Haltman noted that his company has been in a few situations since the ruling came down where it couldn’t establish a good chain of title and decided not to insure those deals. He also pointed out that in making that decision, his company was in close contact with the attorneys at the underwriter to make sure both companies understood the proposed risk before deciding to say no.

“Any time there is a foreclosure, any time that MERS is involved, it may be cliché, but you have to dot every I and cross every T,” he emphasized. “Make yourself comfortable so that you can make your underwriter comfortable. That is how you avoid problems down the road.”

Slow in Maryland 
The Maryland Court of Appeals adopted new Rule 14-207.1 and amendments to Rules 1-311 and 14-207. The rules changes allow courts to screen affidavits filed in residential foreclosure cases, and if they have reason to believe that an affidavit may be invalid, enter an order directing the affiant, and where applicable, the notary to appear before the court and establish that the affidavit is genuine, failing which the foreclosure action may be dismissed.

Charlene Perry, manager, The Preferred Title Group Inc. in Baltimore Md., said that business has slowed down since the adoption of the new rules. Time lines associated with getting the foreclosure process completed have been extended as a result of the rules. In addition, she said judges are taking more time reviewing the files, which is also creating a delays in the final ratification of the sales by the courts and by the auditors.

“On more than one occasion over the last 6 months or so we have seen a larger number of properties that were under contract and ready to proceed to closing suddenly put into a ‘hold’ status by the servicer or by the lender,” Perry said. “The reasons are varied but many of these ‘holds’ were placed as a result of the new rules and stricter review of the foreclosure cases and documents presented in those cases.”

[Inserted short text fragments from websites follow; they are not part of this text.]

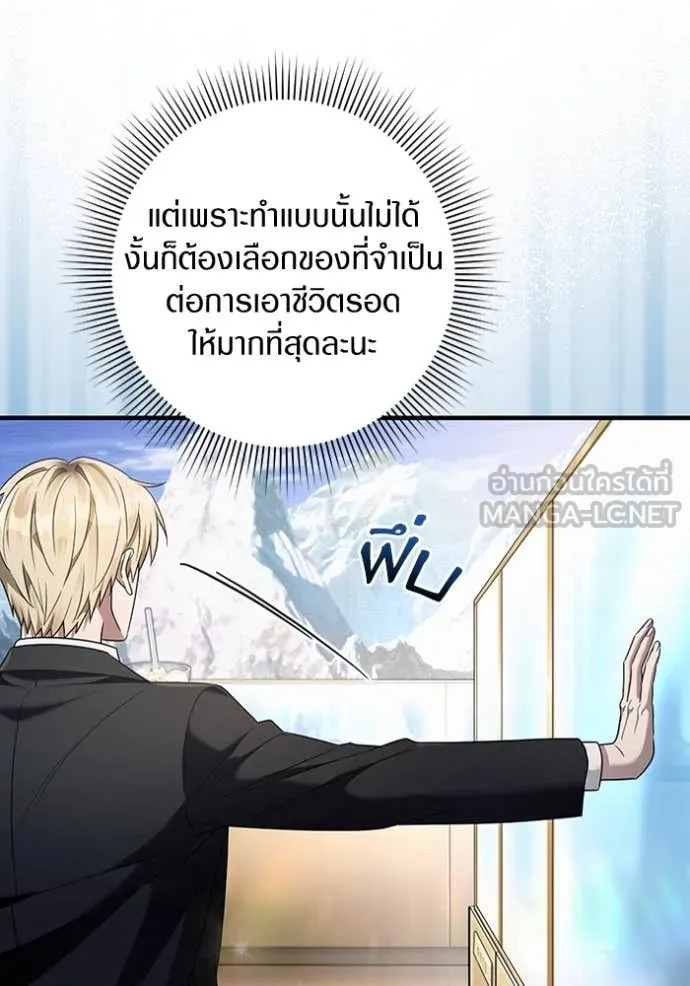 The Delusional Hunter In A Another World ตอนที่ 43 61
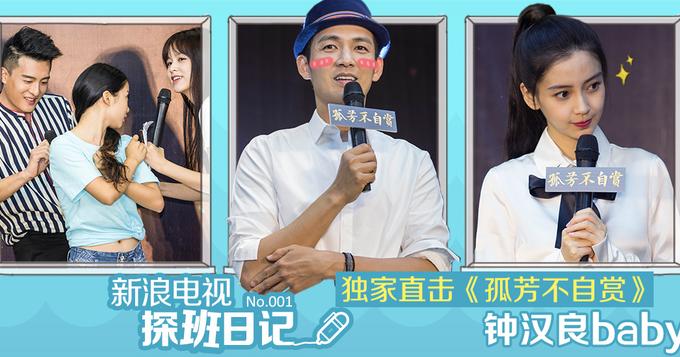 [探班日记]独家探班《孤芳不自赏》 baby钟汉良象山瘫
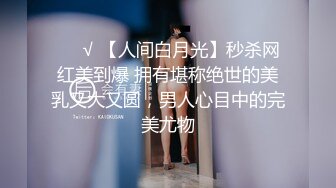 ❤️√ 【人间白月光】秒杀网红美到爆 拥有堪称绝世的美乳又大又圆，男人心目中的完美尤物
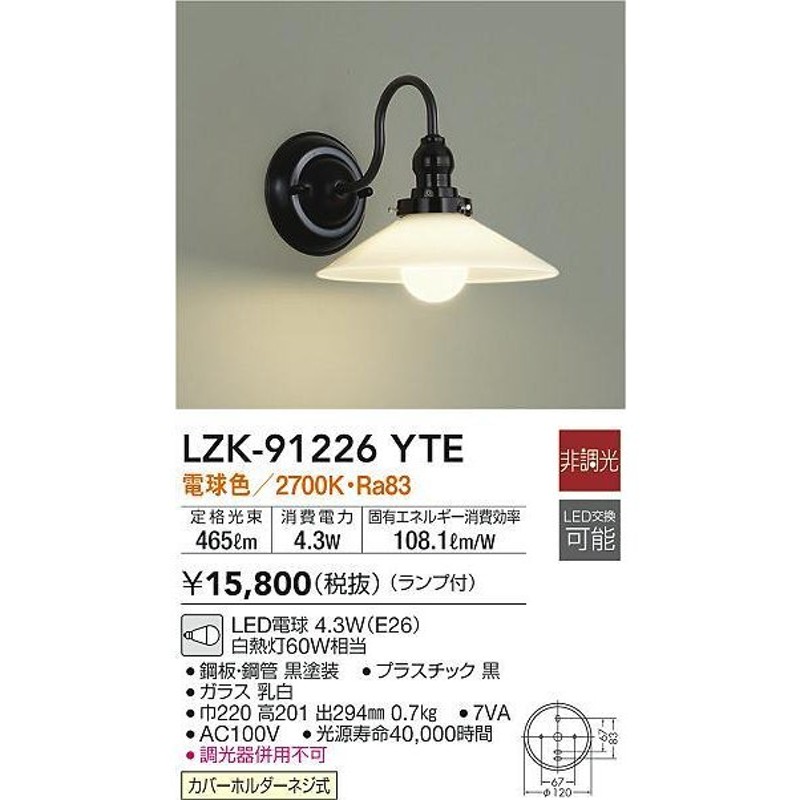 舗 オーデリック OB255069LR LEDブラケットライト 白熱灯器具60W相当 R15高演色 クラス2 電球色 非調光 照明器具 壁付け  装飾照明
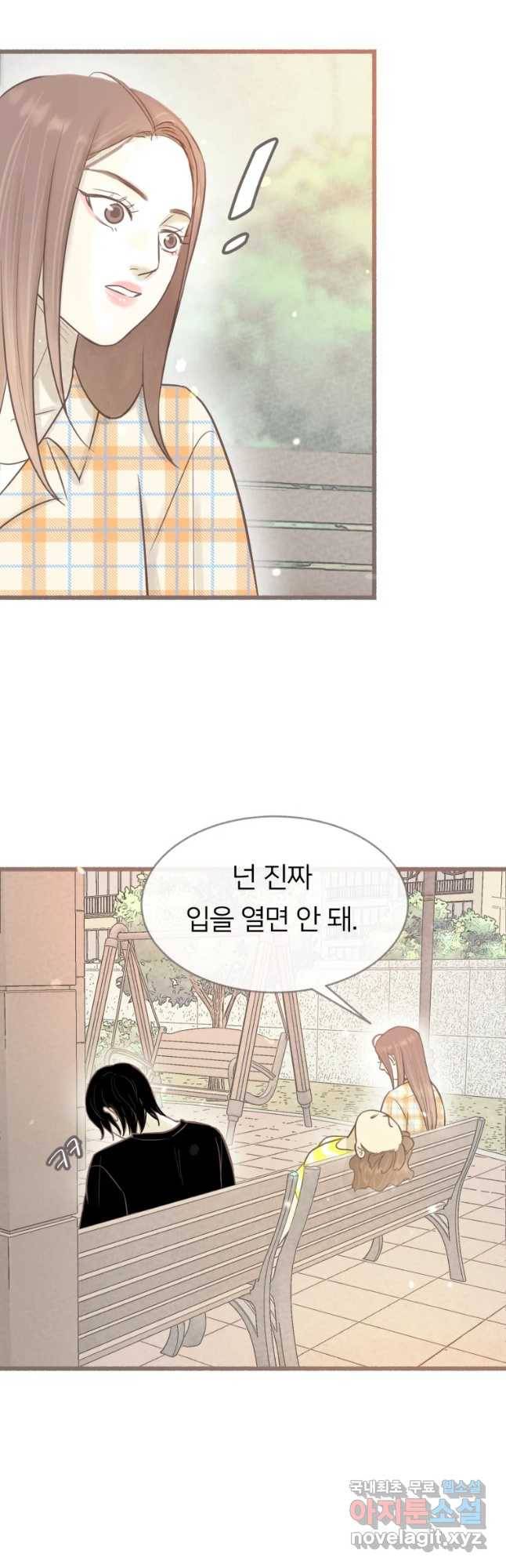 수린당 -비늘 고치는 집- 62화 39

Perry said that because of the new rule, her office requires that its attorney/abstractors pull the foreclosure file and copy every page of the file as part of their title search/exam. In years past, the company was able to review the docket entries and rely upon the order of ratification by the court and the auditor.

Her company also requests that the foreclosure attorney provides it with copies of proof of notices to all parties, not relying on the blanket notice affidavit filed in many foreclosure files, but instead insuring that all necessary parties have been notified of the foreclosure action.

“Every document has to be reviewed and if we find such things as corrective affidavits in the foreclosure file, that case needs to then be examined by underwriting counsel and specific approval for issuance of the title policy must be given,” Perry said.

She also said that signatures are being reviewed more carefully, “not for purposes of determining their authenticity, keeping in mind that title agents are not handwriting experts, but to cross check the names with those we know of that have admitted to robo-signing.” If a known robo-signer has executed any of the documents, they too must be approved by underwriting counsel, Perry noted.

“Prior to the current crisis in the foreclosure arena there was a different level of comfort for those of us writing policies on properties being conveyed out of foreclosure,” Perry concluded. “The general thinking was that the foreclosure ‘scrubbed’ many issues away. Now though with the allegations of fraud, robo-signing, forged deeds etc., we find a different level of review of all files that have been foreclosed upon and different issues that need to be addressed. The problems associated with a faulty foreclosure are felt by all title agents in Maryland and nationwide. With the vast number of foreclosures that have been completed in Maryland even those agents who don’t specialize in transferring property out of foreclosure will see more and more files where there has been a recent foreclosure. It is important that we all stay abreast of the issues surrounding foreclosures in our home state as well as nationwide.”